Document excerpt
Variable sized windows for moving average

Hi, I saw some libraries for moving averages (RollingFunctions.jl), but I did not find one with the option to make the window size variable.

My specific case would be a moving average over a “time series”, averaging the last x days.

something like this:

using DataFrames
using Statistics
using BenchmarkTools

LEN = 10^4 # 10^7

data = DataFrame(
  timestamp=cumsum(rand(1:3,LEN)),
  values = cumsum(rand(1:0.1:2,LEN))
);

coalesceNothing(x,default) = isnothing(x) ? default : x
getFirstIndex(x,days,i) = coalesceNothing(findfirst((days .+ x .- x[i]).>0),1)
@benchmark data.mean10 = [mean(data.values[i:-1:getFirstIndex(data.timestamp,10,i)]) for i in 1:LEN]

#BenchmarkTools.Trial: 194 samples with 1 evaluation.
# Range (min … max):  24.961 ms …  28.124 ms  ┊ GC (min … max): 0.00% … 0.00%
# Time  (median):     25.533 ms               ┊ GC (median):    0.00%
# Time  (mean ± σ):   25.886 ms ± 756.979 μs  ┊ GC (mean ± σ):  1.92% ± 2.37%
#
#    ▁▆█▆▆█   ▁▆▆                  ▃                             
#  ▇▇██████▄▆▄████▆▆▄▁▁▁▁▁▁▁▁▁▄▃▁▃▄█▃█▇▇▆▆█▇▄▃▁▄▆▇▇█▃▇▄▇▃▃▁▁▁▁▃ ▃
#  25 ms           Histogram: frequency by time         27.5 ms <
#
# Memory estimate: 55.97 MiB, allocs estimate: 78981.

Source excerpt
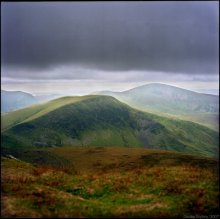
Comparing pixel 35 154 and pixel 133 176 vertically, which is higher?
pixel 133 176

The tasks
#1 Please reproduce, word for word, the stretch of the moving-average post from "Hi, I saw some" through "last x days.".
#2 Shorten the paragraph in the moving-average post that begins "Hi, I saw some libraries" into a single brief sentence that keeps its main facts.
#3 Carry the moving-average post forward from the point where it stops.

Task answers
#1
Hi, I saw some libraries for moving averages (RollingFunctions.jl), but I did not find one with the option to make the window size variable.

My specific case would be a moving average over a “time series”, averaging the last x days.

#2 Moving-average libraries such as RollingFunctions.jl exist, but none was found that allows a variable window size.

#3
# Version with reduced search space (did not help as I introduced new allocations)

getFirstIndex2(x,days,i) = i+1-coalesceNothing(findfirst([x[i] - xj >= days for xj in x[i-1:-1:1]]),i)
@benchmark data.mean10_2 = [mean(data.values[i:-1:getFirstIndex2(data.timestamp,10,i)]) for i in 1:LEN]

#BenchmarkTools.Trial: 114 samples with 1 evaluation.
# Range (min … max):  41.810 ms … 49.274 ms  ┊ GC (min … max): 4.48% … 7.84%
# Time  (median):     44.207 ms              ┊ GC (median):    5.90%
# Time  (mean ± σ):   44.215 ms ±  1.350 ms  ┊ GC (mean ± σ):  5.87% ± 0.68%
#
#          ▁ ▁  ▄ ▃     ▆▄▃█   ▆                                
#  ▄▁▄▇▆▆▆▄█▇█▆▇█▇█▇▁▄▆▇████▇▁▇█▆▁▇▄▆▄▄▆▄▆▆▁▁▁▆▄▁▁▁▄▁▁▁▁▁▄▁▁▁▄ ▄
#  41.8 ms         Histogram: frequency by time        48.3 ms <
#
# Memory estimate: 433.19 MiB, allocs estimate: 76932.

Is there a nicer / faster way of doing this? When going to bigger datasets this does not scale very well.

Especially the index search on a sorted timestamp can be optimized, I think.

UPDATE: Benchmarks

I often use joins for this kind of operations – from FlexiJoins.jl. It’s a very general mechanism, potentially less efficient than fully optimized specialized implementations, but still performant and flexible:

julia> using FlexiJoins, StructArrays, DataPipes, IntervalSets, Statistics

julia> @p let
    data
    leftjoin((__, __), by_pred(x->x.timestamp-10..x.timestamp, ∋, :timestamp), groupby=1)
    map((;_[1]..., mean10=mean(_[2].values)))
end
# 1.272 ms (98 allocs: 2.894 MiB)
2 Likes

I think thing the grouping does not work with the newer DataFrames.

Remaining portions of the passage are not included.